SET PROBLEM 1.
According to the Koren Robinson article, how many players did the Vikings cut on Saturday?

# Koren Robinson Cut



## taddy1340 (Dec 10, 2004)

http://sports.espn.go.com/nfl/news/story?id=2562267

MINNEAPOLIS -- After a 2005 season that belonged in a storybook, the Minnesota Vikings showed Koren Robinson the money.

Following a start to 2006 better suited for the tabloids, the Vikings showed Robinson the door.

Koren Robinson 
Wide Receiver
Minnesota Vikings

Profile 
2005 SEASON STATISTICS 
Rec Yds TD Avg Long YAC 
22 347 1 15.8 80 110

Robinson was among eight players cut by the Vikings on Saturday, 10 days after he was charged with drunken driving and fleeing police.

The receiver, who made his first trip to the Pro Bowl as a kick returner last season and signed a three-year, $12.7 million contract extension in March, was one of the Vikings' few bright spots last year.

Former coach Mike Tice convinced Robinson to sign with the team following a stint in an alcohol treatment facility in North Carolina, and the player rewarded Tice's faith with one of the best seasons of his up-and-down five-year career.

But as soon as things started looking up for the oft-troubled Robinson, he was back in jail.

His blue BMW sedan was caught on radar going more than 100 mph in a 55 mph zone on the night of Aug. 15, as he tried to get from the Twin Cities back to the team's training camp headquarters in Mankato for curfew.

When police tried to pull him over, Robinson refused to stop, police said. A high-speed chase ensued, and the criminal complaint said a field test measured Robinson's blood-alcohol content at 0.11 percent.

A phone message left with Robinson's agent, Alvin Keels, wasn't immediately returned.

It was the latest in a long line of alcohol-related problems for Robinson, who pleaded guilty to DUI while with the Seattle Seahawks in 2005 and was suspended for four games in 2004 for violating the league's substance abuse policy.

His latest arrest could get Robinson suspended for a year this time and also get him a year in jail if a Washington court determines that he violated his probation. He faces a hearing in that matter and has an Oct. 17 court date in Minnesota on the charges.

The former first-round draft pick appeared to turn his life around last season in Minnesota, emerging as a leader on a team that badly needed some good influences. His teammates voted him the recipient of the Ed Block Courage Award and happily watched him work his way up the depth chart at receiver. He had 22 catches for 347 yards and one touchdown in five starts last season and entered this year as the team's No. 1 receiver.

"Just in doing my research, I thought he was in a good place," coach Brad Childress said after his arrest.

His latest transgressions clearly shook teammates, who were drawn to his affable demeanor and impressed by his considerable athleticism.

"I love Koren as a friend," receiver Travis Taylor said after Robinson was arrested. "Forget football. It doesn't matter. I love Koren dearly. That's the bottom line."

Unfortunately, the Vikings can't forget about football. With just one preseason game remaining, they seem resigned to starting the season with an unproven receivers corps surrounding quarterback Brad Johnson.

Taylor moved into Robinson's starting spot and second-year pro Troy Williamson has improved this preseason. But the rest of the group consists of inconsistent veterans like Marcus Robinson and Billy McMullen and rookies such as Jason Carter.

DATA SUPPLIED.
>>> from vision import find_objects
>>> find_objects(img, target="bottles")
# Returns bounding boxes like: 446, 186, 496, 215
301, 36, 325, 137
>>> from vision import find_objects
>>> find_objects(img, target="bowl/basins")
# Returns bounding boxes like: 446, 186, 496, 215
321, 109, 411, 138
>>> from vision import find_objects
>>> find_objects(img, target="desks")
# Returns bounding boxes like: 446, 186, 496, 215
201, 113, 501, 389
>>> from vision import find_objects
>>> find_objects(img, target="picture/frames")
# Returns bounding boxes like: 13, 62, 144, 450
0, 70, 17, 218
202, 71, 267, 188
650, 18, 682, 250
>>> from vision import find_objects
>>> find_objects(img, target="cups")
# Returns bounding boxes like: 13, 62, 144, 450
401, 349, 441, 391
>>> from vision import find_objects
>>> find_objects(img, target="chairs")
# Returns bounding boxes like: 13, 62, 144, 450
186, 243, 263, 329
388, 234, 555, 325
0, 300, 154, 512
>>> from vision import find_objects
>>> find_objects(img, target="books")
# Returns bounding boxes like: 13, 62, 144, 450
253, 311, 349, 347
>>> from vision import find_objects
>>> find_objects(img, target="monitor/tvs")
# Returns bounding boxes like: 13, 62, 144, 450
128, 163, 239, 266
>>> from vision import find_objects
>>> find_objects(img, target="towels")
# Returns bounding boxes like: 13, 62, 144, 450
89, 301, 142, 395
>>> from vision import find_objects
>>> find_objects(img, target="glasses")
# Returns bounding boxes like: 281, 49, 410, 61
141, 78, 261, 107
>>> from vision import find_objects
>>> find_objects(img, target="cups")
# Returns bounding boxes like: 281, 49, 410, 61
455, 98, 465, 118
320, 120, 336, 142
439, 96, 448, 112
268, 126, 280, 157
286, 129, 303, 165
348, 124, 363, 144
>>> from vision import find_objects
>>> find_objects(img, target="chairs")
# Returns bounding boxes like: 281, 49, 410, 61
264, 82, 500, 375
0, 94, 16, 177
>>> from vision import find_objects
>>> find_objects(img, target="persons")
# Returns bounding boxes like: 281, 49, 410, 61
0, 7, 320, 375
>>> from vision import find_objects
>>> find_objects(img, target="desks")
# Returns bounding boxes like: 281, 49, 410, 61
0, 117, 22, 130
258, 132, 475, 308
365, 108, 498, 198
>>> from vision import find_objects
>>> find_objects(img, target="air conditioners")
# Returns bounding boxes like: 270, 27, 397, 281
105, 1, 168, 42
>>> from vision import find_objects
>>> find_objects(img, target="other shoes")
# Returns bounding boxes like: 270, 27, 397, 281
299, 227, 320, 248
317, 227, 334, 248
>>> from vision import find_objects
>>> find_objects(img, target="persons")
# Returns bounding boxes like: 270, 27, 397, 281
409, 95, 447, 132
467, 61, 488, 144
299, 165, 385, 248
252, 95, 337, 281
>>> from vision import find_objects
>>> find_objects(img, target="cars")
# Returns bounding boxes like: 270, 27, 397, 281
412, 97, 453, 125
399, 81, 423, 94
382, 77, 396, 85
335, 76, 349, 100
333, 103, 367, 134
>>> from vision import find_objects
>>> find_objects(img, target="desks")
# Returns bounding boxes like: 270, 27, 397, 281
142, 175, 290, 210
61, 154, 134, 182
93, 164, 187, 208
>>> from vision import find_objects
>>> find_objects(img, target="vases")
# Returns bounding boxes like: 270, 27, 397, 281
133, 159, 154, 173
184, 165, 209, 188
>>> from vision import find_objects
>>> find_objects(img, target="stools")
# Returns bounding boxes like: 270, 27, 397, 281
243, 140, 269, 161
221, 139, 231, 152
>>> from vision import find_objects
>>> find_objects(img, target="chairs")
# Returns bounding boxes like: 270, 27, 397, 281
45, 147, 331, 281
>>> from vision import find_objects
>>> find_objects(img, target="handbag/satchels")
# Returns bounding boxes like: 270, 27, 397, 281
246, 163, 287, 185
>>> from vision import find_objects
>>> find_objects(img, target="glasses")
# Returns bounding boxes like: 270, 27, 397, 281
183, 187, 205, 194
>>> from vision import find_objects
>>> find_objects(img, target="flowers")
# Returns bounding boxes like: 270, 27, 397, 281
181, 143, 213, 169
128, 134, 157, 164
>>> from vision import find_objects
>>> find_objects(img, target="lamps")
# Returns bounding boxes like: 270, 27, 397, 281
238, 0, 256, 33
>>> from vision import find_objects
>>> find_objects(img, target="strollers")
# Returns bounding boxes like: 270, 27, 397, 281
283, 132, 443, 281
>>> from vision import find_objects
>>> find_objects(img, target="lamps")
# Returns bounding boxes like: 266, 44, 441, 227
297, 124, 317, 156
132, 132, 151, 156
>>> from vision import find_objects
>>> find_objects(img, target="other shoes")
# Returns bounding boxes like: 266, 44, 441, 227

SET PROBLEM 2.
Please render the listing as a JSON list of strings, one string per line with blank lines left out, starting at the first line of the listing and ending at the line containing "128, 163, 239, 266".

FULL ANSWER 1.
Eight.

FULL ANSWER 2.
[
  ">>> from vision import find_objects",
  ">>> find_objects(img, target=\"bottles\")",
  "# Returns bounding boxes like: 446, 186, 496, 215",
  "301, 36, 325, 137",
  ">>> from vision import find_objects",
  ">>> find_objects(img, target=\"bowl/basins\")",
  "# Returns bounding boxes like: 446, 186, 496, 215",
  "321, 109, 411, 138",
  ">>> from vision import find_objects",
  ">>> find_objects(img, target=\"desks\")",
  "# Returns bounding boxes like: 446, 186, 496, 215",
  "201, 113, 501, 389",
  ">>> from vision import find_objects",
  ">>> find_objects(img, target=\"picture/frames\")",
  "# Returns bounding boxes like: 13, 62, 144, 450",
  "0, 70, 17, 218",
  "202, 71, 267, 188",
  "650, 18, 682, 250",
  ">>> from vision import find_objects",
  ">>> find_objects(img, target=\"cups\")",
  "# Returns bounding boxes like: 13, 62, 144, 450",
  "401, 349, 441, 391",
  ">>> from vision import find_objects",
  ">>> find_objects(img, target=\"chairs\")",
  "# Returns bounding boxes like: 13, 62, 144, 450",
  "186, 243, 263, 329",
  "388, 234, 555, 325",
  "0, 300, 154, 512",
  ">>> from vision import find_objects",
  ">>> find_objects(img, target=\"books\")",
  "# Returns bounding boxes like: 13, 62, 144, 450",
  "253, 311, 349, 347",
  ">>> from vision import find_objects",
  ">>> find_objects(img, target=\"monitor/tvs\")",
  "# Returns bounding boxes like: 13, 62, 144, 450",
  "128, 163, 239, 266"
]